- Text shown:
══════

I can understand why it failed. It’s hard to imagine who the intended audience is. Its main characters are children, and we thought it was a children’s movie, but it is dark and scary and disturbing.
Tom Sawyer, Huck Finn, and Becky Thatcher stow away on a balloon piloted by Mark Twain, a sad, aging writer. They just want to have an adventure, and maybe become famous. Instead, they discover that something is terribly wrong on this adventure. Twain, bitter, world-weary, and despondent after the death of his wife, is sailing his balloon directly at Halley’s Comet.
As they work to understand what Twain has planned, what their chances are of surviving it, and what to do about it, the three children explore Mark Twain’s written work. It’s a tour that focuses on Twain’s later work – the dark, bitterer, angrier stuff. After a brief stop at ‘The Celebrated Jumping Frog of Calaveras County’ and a nod to Injun Joe, it leaps right into ‘The Mysterious Stranger.’
This is the bit that stuck with me as a kid. Seriously, watch this.
And yet the movie was unpopular, if you can imagine that. In a different universe, this is the movie that college students are getting stoned and watching over and over on DVD.

══════

- Task item: Please copy the text about the movie from "As they work" through "Seriously, watch this.", and replace "the three children" with "the three kids".

- Excerpted data:
══════

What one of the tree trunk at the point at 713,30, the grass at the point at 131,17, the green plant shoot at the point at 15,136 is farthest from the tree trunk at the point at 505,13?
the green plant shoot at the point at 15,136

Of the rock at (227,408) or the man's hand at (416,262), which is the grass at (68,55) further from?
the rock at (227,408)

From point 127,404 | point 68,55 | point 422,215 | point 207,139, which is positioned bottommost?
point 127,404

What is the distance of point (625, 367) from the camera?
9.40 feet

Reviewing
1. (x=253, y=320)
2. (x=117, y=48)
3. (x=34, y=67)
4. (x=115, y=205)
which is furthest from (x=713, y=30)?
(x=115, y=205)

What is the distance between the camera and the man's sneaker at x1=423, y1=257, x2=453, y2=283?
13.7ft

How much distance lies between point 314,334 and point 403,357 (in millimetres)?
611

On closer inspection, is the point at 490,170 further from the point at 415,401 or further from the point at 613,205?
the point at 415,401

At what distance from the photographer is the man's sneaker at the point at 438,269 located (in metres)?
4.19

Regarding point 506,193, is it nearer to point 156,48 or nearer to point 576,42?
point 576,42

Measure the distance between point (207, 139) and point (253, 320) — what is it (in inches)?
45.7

══════

- Written answer:
As they work to understand what Twain has planned, what their chances are of surviving it, and what to do about it, the three kids explore Mark Twain’s written work. It’s a tour that focuses on Twain’s later work – the dark, bitterer, angrier stuff. After a brief stop at ‘The Celebrated Jumping Frog of Calaveras County’ and a nod to Injun Joe, it leaps right into ‘The Mysterious Stranger.’
This is the bit that stuck with me as a kid. Seriously, watch this.